Infondato è anche il secondo motivo di ricorso, dato che – pur dubitando il Collegio della conformazione del potere esercitato come potere sostanzialmente espropriativo con conseguente necessità di tutela indennitaria – la giurisprudenza ha da tempo precisato che la mancata previsione di indennizzo non rileva sulla legittimità dell’atto, ferma restando la facoltà per il ritenuto avente diritto di adire l’a.g.o. per la relativa valutazione e liquidazione (TAR Veneto, Sez. I, 30.10.10, n. 3993).

I profili attinenti alla spettanza o meno dell’indennizzo e al suo pagamento non attengono, infatti, alla legittimità del procedimento, ma riguardano questioni di carattere patrimoniale, che risultano devolute alla cognizione della giurisdizione ordinaria (Cons. Stato, Ad. Plen., 24.5.07, n. 7; TAR Lombardia, Mi, Sez.

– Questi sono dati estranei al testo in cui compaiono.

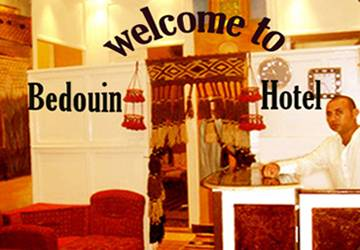 Bedouin Hotel, Cairo, Egypt, Egypt hotels and hostels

IV, 17.6.10, n. 1918).

Alla luce di quanto dedotto, quindi, il ricorso deve essere rigettato.

Le spese seguono la soccombenza e sono liquidate come da dispositivo.
P.Q.M.

Il Tribunale Amministrativo Regionale per la Toscana (Sezione Seconda), definitivamente pronunciando sul ricorso come in epigrafe proposto, lo rigetta.

Condanna la società ricorrente a corrispondere al Comune di Barberino di Mugello le spese di lite, che liquida in euro 3.000,00 oltre accessori di legge.

Ordina che la presente sentenza sia eseguita dall’autorità amministrativa.

Testo non ufficiale. La sola stampa del bollettino ufficiale ha carattere legale.